When I opened the door, Adam brushed by and closed the bathroom behind him—pushing me gently into his room to face the bed with its turned-down comforter.

There should be only so much terror you can feel in a night. I should have met my limit and then some. And the fear of something that wasn't going to happen—Adam would never hurt me—shouldn't have been enough to register.

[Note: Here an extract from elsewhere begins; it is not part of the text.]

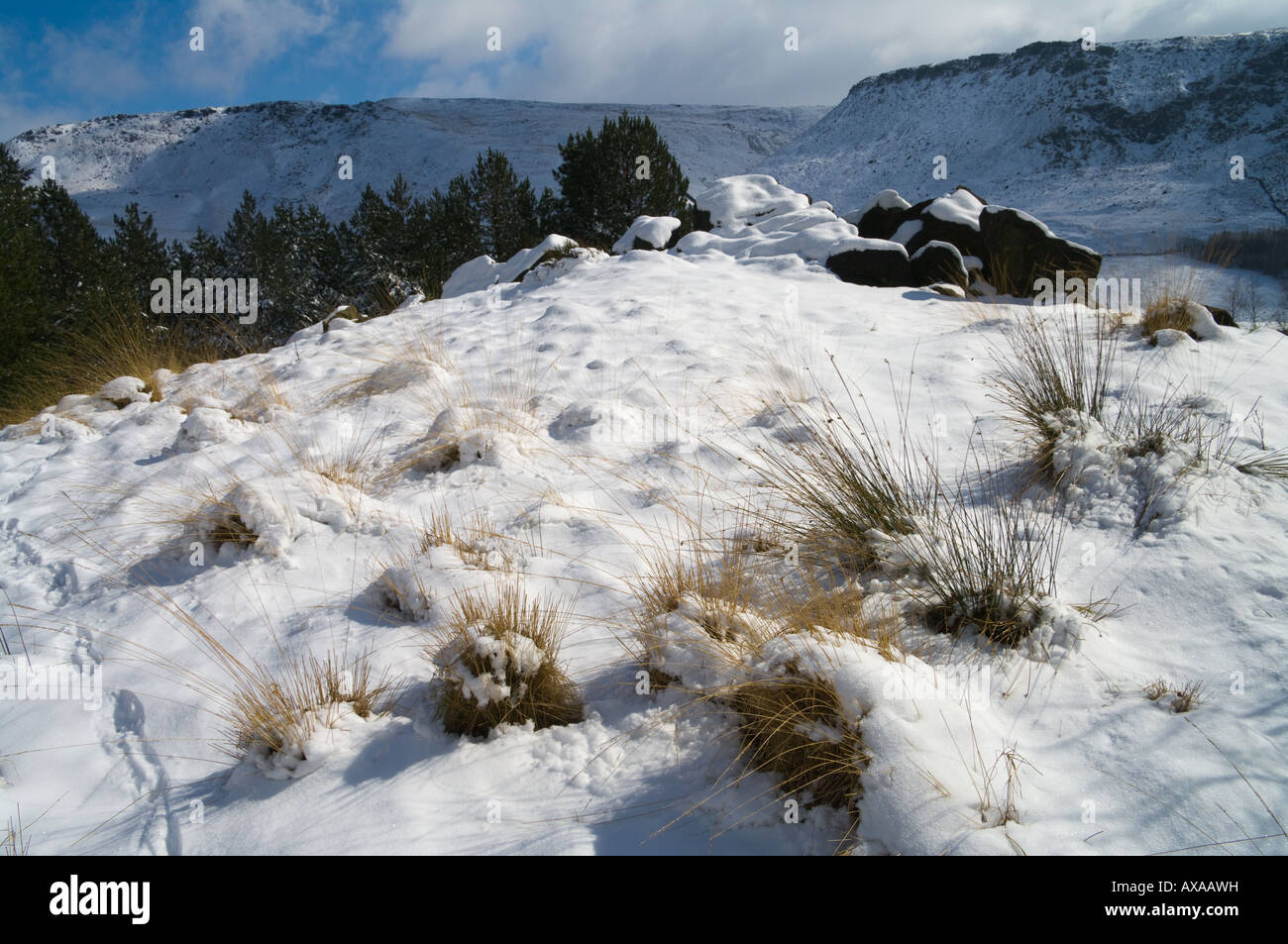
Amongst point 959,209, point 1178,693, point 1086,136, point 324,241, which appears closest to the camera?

Still, it took every bit of courage I had to crawl into his bed. Once I was there, though, in one of those odd little psychological twists everyone has, the scent of him in the sheets made me feel better. My stomach settled down. I yawned a few times and fell asleep to the sound of Adam's electric razor.

I awoke surrounded by Adam, his scent, his warmth, his breath. I waited for the panic attack that didn't come. Then I relaxed, soaking it up. By the light sneaking in around the heavy blinds, it was late afternoon. I could hear people moving around the house. His sprinklers were on, valiant defenders of his lawn in the never-ending battle against the sun.

Outside, it was probably in the seventies, but his house—like mine since Samuel moved in—had a chill edge to the air that made the warmth surrounding me that much better. Werewolves don't like the heat.

Adam was awake, too.

"So," I said… half-embarrassed, half-aroused, and, just to round things out, half-scared, too. "Are you up for a trial run?"

"A trial run?" he asked, his voice all rumbly with sleep. The sound of it helped a lot with the halves I was feeling—virtually eliminating embarrassed, reducing scared, and pushing aroused up a few notches.

"Well, yes." I couldn't see his face, but I didn't need to. I could feel his willingness to participate in my trial pressed against my backside. "Thing is, I've had different things happen with these stupid panic attacks. If I stop breathing, you could just ignore it. Eventually I start breathing again, or I pass out. But if I throw up…" I let him draw his own conclusions.

"Quite a mood breaker," he observed, his face on the back of my neck as he wrapped an arm more fully around me on top of the covers.

I tapped his arm with my finger, and warned, only half in jest, "Don't laugh at me."

"I wouldn't dream of it. I've heard stories about what happens to people who laugh at you. I like my coffee without salt, please. Tell you what," he said, his voice dropping even lower. "Why don't we just

play for a bit—and see how far it gets? I promise not to be" — amusement fought with other things in his voice—"dismayed if you throw up."

And then he slid down in the bed.

When I flinched, he stopped and asked me about it. I found I couldn't say anything. There are things you don't tell someone you're still trying to impress. There are other things you don't want to remember either. Panic tightened my throat.

"Shh," he said. "Shh." And he kissed me there, where he'd caused me to shy. It was a gentle, caring touch—almost passionless, and moved on to somewhere less… tainted.

But he was a good hunter. Adam isn't patient by nature, but his training was very thorough. He worked his way back to the first bad spot and tried again.